Excerpted records:
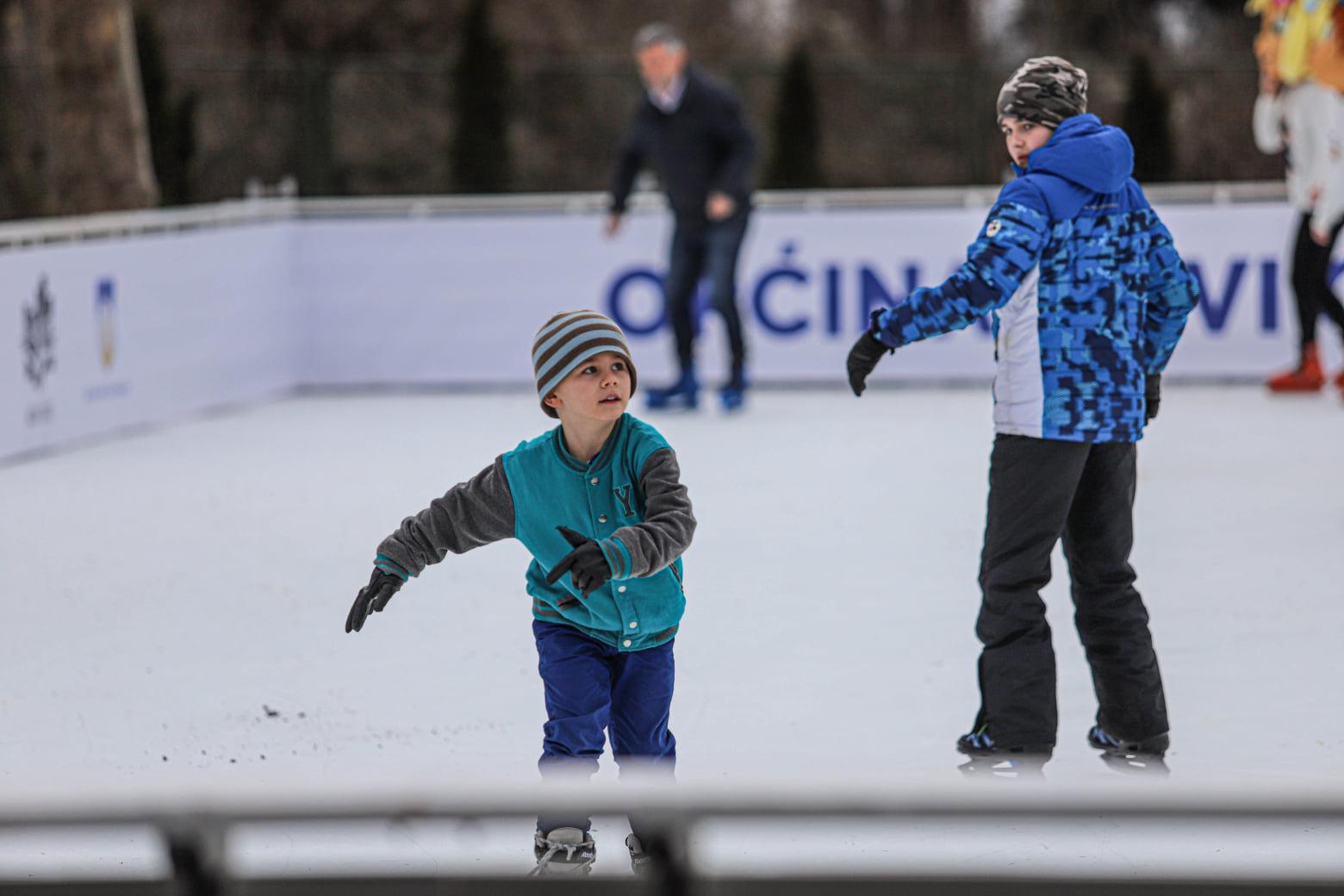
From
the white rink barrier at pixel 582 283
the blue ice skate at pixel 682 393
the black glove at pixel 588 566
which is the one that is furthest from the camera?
the white rink barrier at pixel 582 283

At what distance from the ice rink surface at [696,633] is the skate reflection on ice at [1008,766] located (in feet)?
0.30

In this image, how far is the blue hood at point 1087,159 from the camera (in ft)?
12.0

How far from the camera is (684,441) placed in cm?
921

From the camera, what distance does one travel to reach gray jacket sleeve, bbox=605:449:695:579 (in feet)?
9.34

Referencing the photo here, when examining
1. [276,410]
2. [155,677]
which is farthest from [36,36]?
[155,677]

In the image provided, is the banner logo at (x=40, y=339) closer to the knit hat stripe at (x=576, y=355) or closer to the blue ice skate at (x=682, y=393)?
the blue ice skate at (x=682, y=393)

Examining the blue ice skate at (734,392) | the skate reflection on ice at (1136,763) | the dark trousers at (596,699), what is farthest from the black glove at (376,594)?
the blue ice skate at (734,392)

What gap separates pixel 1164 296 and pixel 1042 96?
45 cm

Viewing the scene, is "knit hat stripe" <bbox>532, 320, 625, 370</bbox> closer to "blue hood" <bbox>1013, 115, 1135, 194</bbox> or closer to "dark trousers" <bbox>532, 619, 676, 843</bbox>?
"dark trousers" <bbox>532, 619, 676, 843</bbox>

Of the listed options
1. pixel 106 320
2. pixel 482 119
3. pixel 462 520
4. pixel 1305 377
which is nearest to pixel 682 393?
pixel 106 320

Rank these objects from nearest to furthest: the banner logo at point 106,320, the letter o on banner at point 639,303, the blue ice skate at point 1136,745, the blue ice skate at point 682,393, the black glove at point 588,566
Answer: the black glove at point 588,566
the blue ice skate at point 1136,745
the banner logo at point 106,320
the blue ice skate at point 682,393
the letter o on banner at point 639,303

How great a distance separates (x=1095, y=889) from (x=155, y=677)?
3.64 metres

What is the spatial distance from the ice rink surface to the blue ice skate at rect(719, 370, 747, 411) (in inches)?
38.8

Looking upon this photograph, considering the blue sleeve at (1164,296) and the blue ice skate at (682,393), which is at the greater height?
the blue sleeve at (1164,296)
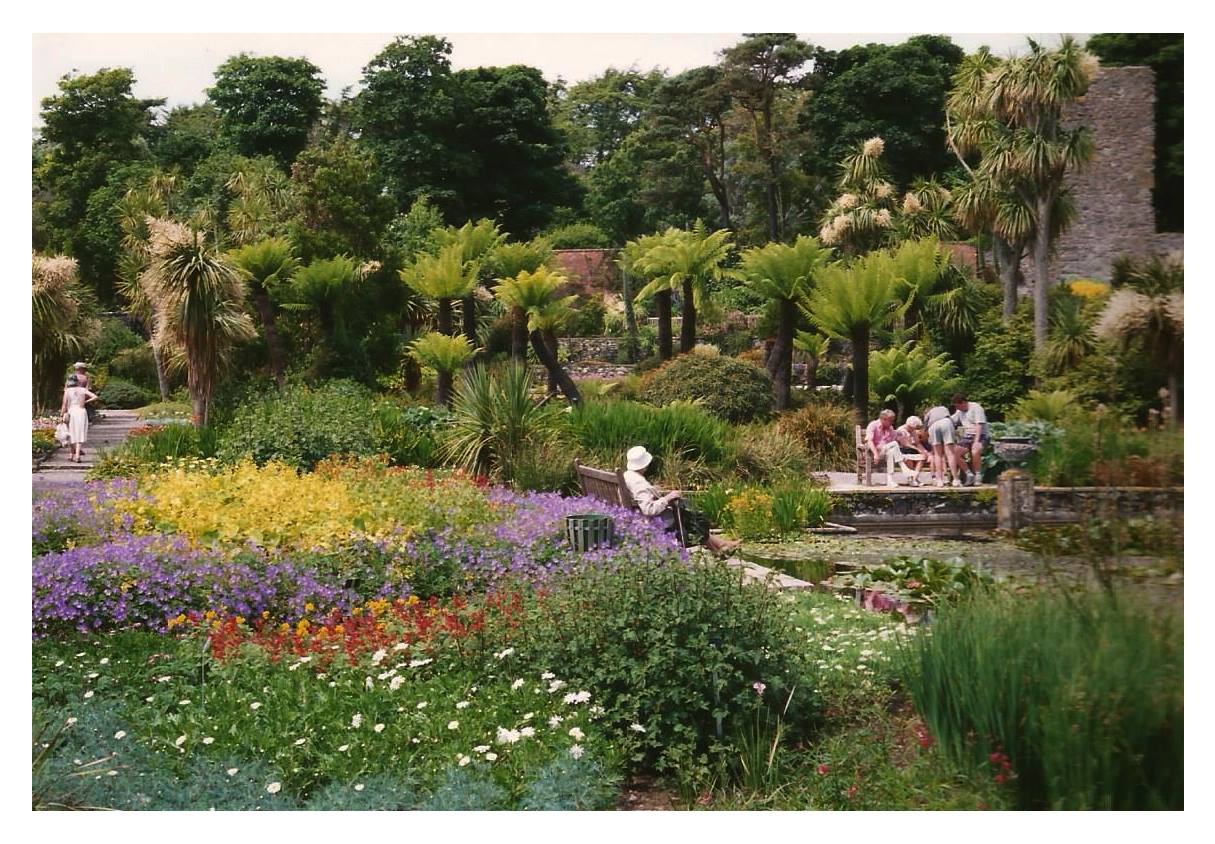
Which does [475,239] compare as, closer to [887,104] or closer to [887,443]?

Given request: Can you reproduce the entire listing above word for word, omitting the pictures?

Finished answer:
From
the white rink barrier at pixel 582 283
the blue ice skate at pixel 682 393
the black glove at pixel 588 566
which is the one that is furthest from the camera?
the white rink barrier at pixel 582 283

At what distance from the ice rink surface at [696,633] is the skate reflection on ice at [1008,766] located (in feet)?
0.30

In this image, how far is the blue hood at point 1087,159 from the camera (in ft)?
12.0

How far from the camera is (684,441) placed in cm?
921

From the camera, what distance does one travel to reach gray jacket sleeve, bbox=605:449:695:579 (in feet)?
9.34

Referencing the photo here, when examining
1. [276,410]
2. [155,677]
which is farthest from [36,36]?
[155,677]

In the image provided, is the banner logo at (x=40, y=339) closer to the knit hat stripe at (x=576, y=355) or closer to the blue ice skate at (x=682, y=393)?
the blue ice skate at (x=682, y=393)

Examining the blue ice skate at (734,392) | the skate reflection on ice at (1136,763) | the dark trousers at (596,699), what is farthest from the black glove at (376,594)?
the blue ice skate at (734,392)

What gap separates pixel 1164 296 and pixel 1042 96?
45 cm

Viewing the scene, is "knit hat stripe" <bbox>532, 320, 625, 370</bbox> closer to "blue hood" <bbox>1013, 115, 1135, 194</bbox> or closer to "dark trousers" <bbox>532, 619, 676, 843</bbox>?
"dark trousers" <bbox>532, 619, 676, 843</bbox>

Of the listed options
1. pixel 106 320
2. pixel 482 119
3. pixel 462 520
4. pixel 1305 377
which is nearest to pixel 682 393?
pixel 106 320

Rank these objects from nearest to furthest: the banner logo at point 106,320, the letter o on banner at point 639,303, the blue ice skate at point 1136,745, the blue ice skate at point 682,393, the black glove at point 588,566
Answer: the black glove at point 588,566
the blue ice skate at point 1136,745
the banner logo at point 106,320
the blue ice skate at point 682,393
the letter o on banner at point 639,303

How great a distance separates (x=1095, y=889) from (x=155, y=677)?
3.64 metres

What is the spatial distance from the ice rink surface to the blue ice skate at rect(719, 370, 747, 411) (in inches)?
38.8

Looking upon this photograph, considering the blue sleeve at (1164,296) and the blue ice skate at (682,393), which is at the greater height?
the blue sleeve at (1164,296)
Which does [475,239] compare as, closer to [887,104] or closer to [887,443]?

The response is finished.